What We Are Building

┌─────────────────────────────────────────────────┐
│           GitHub MCP Server                      │
│                                                   │
│  Tools:                                           │
│  ├── list-repos          List user repositories   │
│  ├── search-repos        Search GitHub repos      │
│  ├── create-issue        Create a new issue       │
│  ├── list-issues         List and filter issues   │
│  ├── create-pull-request Create a PR              │
│  ├── list-pull-requests  List and filter PRs      │
│  ├── search-code         Search code in repos     │
│  └── get-file-contents   Read file from repo      │
│                                                   │
│  Resources:                                       │
│  ├── github://user/profile    User profile        │
│  ├── github://repos/{owner}/{repo}/readme         │
│  └── github://repos/{owner}/{repo}/stats          │
│                                                   │
│  Prompts:                                         │
│  ├── repo-analysis       Analyze a repository     │
│  └── issue-triage        Triage open issues       │
└─────────────────────────────────────────────────┘

Project Setup

mkdir github-mcp-server && cd github-mcp-server
npm init -y
npm install @modelcontextprotocol/sdk zod
npm install -D typescript @types/node

GitHub API Client

// src/github.ts
const GITHUB_TOKEN = process.env.GITHUB_TOKEN;

if (!GITHUB_TOKEN) {
  console.error("Error: GITHUB_TOKEN environment variable is required");
  process.exit(1);
}

const BASE_URL = "https://api.github.com";

export async function githubApi(path: string, options: RequestInit = {}) {
  const url = `${BASE_URL}${path}`;
  const response = await fetch(url, {
    ...options,
    headers: {
      Authorization: `Bearer ${GITHUB_TOKEN}`,
      Accept: "application/vnd.github.v3+json",
      "Content-Type": "application/json",
      ...options.headers,
    },
  });

  if (!response.ok) {
    const error = await response.json().catch(() => ({}));
    throw new Error(`GitHub API error ${response.status}: ${error.message || response.statusText}`);
  }

  return response.json();
}

// Rate limit helper
export async function checkRateLimit() {
  const data = await githubApi("/rate_limit");
  return {
    remaining: data.rate.remaining,
    limit: data.rate.limit,
    resetAt: new Date(data.rate.reset * 1000).toISOString(),
  };
}

Server Skeleton

// src/index.ts
import { McpServer } from "@modelcontextprotocol/sdk/server/mcp.js";
import { StdioServerTransport } from "@modelcontextprotocol/sdk/server/stdio.js";

const server = new McpServer({
  name: "github-mcp-server",
  version: "1.0.0",
});

// We will add tools, resources, and prompts in the next lessons

const transport = new StdioServerTransport();
await server.connect(transport);
console.error("GitHub MCP Server running");

Configuration for Claude Desktop

{
  "mcpServers": {
    "github": {
      "command": "node",
      "args": ["/path/to/github-mcp-server/build/index.js"],
      "env": {
        "GITHUB_TOKEN": "ghp_your_personal_access_token"
      }
    }
  }
}

Architecture Decisions

Why a Personal Access Token? For simplicity. In the enterprise chapter (Chapter 7), we will upgrade to OAuth 2.1 for multi-user scenarios.

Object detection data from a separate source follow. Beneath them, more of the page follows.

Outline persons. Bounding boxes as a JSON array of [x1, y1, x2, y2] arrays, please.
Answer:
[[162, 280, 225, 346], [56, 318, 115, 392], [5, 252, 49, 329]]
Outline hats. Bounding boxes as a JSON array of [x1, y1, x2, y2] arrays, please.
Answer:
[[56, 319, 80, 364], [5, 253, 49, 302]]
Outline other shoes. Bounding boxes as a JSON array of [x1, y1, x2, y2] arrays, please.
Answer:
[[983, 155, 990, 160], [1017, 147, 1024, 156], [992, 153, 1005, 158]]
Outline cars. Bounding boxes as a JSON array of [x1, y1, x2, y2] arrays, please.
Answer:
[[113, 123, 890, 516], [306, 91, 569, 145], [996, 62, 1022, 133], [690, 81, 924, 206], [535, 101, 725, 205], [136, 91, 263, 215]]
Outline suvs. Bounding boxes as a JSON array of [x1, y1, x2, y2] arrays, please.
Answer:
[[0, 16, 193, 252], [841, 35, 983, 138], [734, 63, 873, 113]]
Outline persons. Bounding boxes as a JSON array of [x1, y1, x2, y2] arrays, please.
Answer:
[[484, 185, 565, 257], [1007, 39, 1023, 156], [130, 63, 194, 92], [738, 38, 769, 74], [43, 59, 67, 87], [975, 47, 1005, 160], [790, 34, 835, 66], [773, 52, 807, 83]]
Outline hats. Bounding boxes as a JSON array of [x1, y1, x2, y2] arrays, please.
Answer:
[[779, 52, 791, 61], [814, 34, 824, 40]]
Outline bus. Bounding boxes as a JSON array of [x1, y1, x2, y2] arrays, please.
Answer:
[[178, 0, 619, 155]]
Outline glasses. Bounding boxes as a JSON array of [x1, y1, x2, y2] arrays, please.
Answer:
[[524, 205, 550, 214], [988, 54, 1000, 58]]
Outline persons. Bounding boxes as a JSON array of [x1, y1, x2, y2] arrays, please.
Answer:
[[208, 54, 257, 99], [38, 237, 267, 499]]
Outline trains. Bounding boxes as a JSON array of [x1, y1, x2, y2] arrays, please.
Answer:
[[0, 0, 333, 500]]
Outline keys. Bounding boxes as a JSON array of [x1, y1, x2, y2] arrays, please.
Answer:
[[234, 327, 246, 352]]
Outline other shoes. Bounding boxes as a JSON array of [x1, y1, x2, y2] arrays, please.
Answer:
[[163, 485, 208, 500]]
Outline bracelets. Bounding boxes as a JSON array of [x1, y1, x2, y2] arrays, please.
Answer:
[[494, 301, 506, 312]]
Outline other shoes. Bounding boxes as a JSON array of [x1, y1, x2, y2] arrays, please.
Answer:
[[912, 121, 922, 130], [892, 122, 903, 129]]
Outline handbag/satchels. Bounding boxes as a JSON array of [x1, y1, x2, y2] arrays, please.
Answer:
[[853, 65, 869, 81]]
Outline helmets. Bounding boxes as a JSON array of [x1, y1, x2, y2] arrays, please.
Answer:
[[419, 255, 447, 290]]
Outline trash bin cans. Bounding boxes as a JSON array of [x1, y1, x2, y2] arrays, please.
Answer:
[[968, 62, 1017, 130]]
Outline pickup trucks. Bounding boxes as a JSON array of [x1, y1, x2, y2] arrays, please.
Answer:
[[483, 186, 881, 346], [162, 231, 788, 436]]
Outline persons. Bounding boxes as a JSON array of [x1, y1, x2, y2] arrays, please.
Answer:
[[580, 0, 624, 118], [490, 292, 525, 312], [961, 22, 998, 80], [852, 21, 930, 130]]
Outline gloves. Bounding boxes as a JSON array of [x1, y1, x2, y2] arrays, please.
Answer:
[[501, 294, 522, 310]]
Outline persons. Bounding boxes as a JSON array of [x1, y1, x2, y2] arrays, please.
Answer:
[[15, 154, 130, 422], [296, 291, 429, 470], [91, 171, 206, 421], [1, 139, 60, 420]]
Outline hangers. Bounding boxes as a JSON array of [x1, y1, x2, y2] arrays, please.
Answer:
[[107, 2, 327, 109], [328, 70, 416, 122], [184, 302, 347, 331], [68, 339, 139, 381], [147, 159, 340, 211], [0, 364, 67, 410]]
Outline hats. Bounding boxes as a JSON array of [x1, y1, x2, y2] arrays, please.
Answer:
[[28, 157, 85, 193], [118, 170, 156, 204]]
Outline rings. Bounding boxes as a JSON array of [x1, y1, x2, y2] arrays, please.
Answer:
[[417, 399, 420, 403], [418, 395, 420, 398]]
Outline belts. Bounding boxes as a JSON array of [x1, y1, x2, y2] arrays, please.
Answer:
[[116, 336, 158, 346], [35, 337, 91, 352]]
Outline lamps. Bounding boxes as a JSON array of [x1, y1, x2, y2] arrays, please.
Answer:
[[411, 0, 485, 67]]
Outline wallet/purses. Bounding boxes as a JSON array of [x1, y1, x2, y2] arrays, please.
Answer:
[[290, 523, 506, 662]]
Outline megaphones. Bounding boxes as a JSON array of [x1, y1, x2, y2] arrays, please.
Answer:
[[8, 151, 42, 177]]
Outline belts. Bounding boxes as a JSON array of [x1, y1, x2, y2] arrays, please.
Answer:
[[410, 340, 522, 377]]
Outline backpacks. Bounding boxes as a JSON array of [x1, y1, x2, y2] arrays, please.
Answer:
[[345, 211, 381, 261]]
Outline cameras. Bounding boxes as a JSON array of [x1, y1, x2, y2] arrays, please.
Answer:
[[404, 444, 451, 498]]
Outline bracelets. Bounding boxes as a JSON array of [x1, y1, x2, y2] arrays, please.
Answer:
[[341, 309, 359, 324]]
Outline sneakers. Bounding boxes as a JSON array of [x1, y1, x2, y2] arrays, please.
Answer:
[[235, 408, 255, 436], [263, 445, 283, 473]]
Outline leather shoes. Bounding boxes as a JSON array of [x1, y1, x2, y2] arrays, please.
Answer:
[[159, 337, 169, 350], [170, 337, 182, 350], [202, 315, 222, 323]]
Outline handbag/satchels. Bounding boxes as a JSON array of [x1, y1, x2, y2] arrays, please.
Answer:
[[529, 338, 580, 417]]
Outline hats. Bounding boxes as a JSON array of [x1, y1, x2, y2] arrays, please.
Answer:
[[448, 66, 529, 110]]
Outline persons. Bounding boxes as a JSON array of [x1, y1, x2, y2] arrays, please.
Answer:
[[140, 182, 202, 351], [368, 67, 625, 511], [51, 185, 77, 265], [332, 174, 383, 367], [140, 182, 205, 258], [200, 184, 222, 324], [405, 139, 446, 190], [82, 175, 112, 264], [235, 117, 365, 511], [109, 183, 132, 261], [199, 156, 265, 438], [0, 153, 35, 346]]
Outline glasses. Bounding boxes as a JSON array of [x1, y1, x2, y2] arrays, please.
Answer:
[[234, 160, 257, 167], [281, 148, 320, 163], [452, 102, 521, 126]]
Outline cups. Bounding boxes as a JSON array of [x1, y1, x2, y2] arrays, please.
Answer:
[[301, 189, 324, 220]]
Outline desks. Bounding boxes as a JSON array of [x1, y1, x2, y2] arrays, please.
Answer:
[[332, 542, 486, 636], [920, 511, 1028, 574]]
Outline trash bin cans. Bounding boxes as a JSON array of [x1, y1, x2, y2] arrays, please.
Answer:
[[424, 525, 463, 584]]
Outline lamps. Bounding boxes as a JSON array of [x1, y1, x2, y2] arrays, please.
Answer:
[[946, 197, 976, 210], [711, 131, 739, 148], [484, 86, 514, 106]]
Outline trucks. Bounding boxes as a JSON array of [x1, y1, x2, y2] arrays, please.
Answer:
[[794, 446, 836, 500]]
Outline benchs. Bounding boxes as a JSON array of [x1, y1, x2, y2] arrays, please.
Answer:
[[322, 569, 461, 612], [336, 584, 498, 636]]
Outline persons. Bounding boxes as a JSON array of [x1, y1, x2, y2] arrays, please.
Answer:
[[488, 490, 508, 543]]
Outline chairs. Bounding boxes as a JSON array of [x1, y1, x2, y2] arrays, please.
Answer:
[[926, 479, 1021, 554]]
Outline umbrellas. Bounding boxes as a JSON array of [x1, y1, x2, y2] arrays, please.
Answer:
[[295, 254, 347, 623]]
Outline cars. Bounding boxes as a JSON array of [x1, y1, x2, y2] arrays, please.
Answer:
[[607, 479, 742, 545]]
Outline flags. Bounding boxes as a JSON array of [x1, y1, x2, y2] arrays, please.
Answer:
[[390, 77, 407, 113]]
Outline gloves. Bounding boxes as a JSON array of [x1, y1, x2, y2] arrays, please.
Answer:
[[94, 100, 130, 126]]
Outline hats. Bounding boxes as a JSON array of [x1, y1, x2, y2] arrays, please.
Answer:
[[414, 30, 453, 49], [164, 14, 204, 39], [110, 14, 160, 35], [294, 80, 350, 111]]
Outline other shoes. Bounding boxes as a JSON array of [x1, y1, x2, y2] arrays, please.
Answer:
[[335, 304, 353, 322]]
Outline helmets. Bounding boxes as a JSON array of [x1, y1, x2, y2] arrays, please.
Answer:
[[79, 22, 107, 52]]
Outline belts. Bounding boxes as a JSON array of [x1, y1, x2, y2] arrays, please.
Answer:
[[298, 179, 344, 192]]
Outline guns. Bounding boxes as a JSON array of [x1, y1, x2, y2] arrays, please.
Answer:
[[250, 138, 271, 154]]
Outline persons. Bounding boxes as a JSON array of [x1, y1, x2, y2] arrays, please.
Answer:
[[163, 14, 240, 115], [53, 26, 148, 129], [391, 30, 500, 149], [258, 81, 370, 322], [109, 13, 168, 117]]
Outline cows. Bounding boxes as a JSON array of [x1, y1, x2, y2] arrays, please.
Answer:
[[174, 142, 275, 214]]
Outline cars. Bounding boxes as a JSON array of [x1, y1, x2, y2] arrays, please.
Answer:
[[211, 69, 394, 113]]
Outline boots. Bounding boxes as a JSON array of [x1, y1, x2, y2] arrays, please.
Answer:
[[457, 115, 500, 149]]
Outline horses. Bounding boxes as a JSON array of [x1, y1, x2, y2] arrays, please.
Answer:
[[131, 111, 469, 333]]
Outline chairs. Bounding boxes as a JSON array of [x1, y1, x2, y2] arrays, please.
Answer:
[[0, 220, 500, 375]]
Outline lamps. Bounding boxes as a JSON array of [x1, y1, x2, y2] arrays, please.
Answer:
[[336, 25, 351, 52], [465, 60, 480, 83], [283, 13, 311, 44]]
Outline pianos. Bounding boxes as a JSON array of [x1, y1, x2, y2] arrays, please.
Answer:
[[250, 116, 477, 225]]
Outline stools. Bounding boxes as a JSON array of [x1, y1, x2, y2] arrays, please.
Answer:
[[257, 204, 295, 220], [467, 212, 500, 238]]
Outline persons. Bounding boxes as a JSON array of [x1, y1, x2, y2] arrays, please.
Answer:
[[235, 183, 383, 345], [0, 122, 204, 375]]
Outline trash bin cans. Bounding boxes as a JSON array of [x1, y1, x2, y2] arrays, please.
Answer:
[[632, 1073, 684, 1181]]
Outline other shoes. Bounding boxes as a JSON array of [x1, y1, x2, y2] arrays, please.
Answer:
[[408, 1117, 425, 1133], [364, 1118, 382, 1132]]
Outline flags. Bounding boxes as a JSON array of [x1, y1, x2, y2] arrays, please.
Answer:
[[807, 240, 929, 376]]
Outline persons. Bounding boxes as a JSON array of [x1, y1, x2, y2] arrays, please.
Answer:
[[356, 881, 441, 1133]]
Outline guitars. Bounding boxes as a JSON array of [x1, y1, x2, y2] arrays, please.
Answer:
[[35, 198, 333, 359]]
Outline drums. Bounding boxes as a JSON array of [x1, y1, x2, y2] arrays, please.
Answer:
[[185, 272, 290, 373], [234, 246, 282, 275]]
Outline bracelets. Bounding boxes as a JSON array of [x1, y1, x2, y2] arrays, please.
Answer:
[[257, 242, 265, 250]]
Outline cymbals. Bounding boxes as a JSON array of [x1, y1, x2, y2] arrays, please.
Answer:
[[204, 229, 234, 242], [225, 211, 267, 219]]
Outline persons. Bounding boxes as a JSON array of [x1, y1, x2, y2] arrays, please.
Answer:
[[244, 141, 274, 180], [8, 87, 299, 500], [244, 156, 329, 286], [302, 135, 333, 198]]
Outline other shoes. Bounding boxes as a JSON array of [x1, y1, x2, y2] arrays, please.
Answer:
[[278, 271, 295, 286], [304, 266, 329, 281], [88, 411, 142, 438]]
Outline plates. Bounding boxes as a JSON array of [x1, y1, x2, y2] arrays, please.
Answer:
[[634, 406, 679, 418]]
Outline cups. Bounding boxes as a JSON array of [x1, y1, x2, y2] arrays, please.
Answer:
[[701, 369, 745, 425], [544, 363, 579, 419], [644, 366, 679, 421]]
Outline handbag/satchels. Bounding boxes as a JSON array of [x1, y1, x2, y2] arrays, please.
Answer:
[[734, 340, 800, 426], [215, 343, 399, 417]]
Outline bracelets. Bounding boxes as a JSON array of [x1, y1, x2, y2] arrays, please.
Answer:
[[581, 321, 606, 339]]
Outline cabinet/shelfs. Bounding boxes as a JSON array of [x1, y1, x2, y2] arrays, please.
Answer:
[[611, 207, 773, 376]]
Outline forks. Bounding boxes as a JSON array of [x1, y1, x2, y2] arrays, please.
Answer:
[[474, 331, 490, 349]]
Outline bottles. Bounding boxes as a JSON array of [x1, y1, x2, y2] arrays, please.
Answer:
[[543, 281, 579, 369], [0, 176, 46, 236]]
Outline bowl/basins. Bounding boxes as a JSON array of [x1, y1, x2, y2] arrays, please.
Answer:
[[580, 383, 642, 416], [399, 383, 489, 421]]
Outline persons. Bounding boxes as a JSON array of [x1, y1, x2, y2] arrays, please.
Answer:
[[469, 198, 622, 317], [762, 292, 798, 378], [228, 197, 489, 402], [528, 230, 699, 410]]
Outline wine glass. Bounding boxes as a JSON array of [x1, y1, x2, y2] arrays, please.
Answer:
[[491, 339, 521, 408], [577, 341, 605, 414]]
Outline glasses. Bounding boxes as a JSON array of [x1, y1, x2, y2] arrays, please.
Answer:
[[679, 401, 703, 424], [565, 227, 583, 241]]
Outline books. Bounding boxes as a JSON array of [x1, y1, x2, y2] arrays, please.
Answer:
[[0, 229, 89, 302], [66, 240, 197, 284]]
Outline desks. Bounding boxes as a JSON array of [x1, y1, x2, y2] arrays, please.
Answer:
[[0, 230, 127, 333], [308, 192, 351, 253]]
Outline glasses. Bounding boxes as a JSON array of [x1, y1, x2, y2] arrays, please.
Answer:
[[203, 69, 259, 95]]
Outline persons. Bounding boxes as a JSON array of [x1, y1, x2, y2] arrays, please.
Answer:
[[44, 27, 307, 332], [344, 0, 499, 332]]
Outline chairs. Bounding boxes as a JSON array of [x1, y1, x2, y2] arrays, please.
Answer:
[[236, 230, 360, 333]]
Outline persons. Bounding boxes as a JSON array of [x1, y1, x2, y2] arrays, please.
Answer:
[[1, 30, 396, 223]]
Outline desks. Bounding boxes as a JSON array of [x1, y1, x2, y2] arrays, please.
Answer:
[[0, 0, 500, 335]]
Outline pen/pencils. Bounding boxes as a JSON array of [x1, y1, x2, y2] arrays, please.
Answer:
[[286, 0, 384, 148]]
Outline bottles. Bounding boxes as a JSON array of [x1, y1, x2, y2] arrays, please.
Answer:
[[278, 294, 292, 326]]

Why not use Octokit? We use raw fetch to keep dependencies minimal and teach the underlying API. In production, you could swap in Octokit for convenience.

Error strategy: Every tool validates inputs, checks rate limits, and returns clear error messages. The AI should always know what went wrong and what to do about it.

Key Takeaway

A well-architected MCP server starts with a clear plan: what tools, resources, and prompts will it expose? How will it authenticate? How will it handle errors? This design-first approach ensures your server is coherent, maintainable, and ready for production.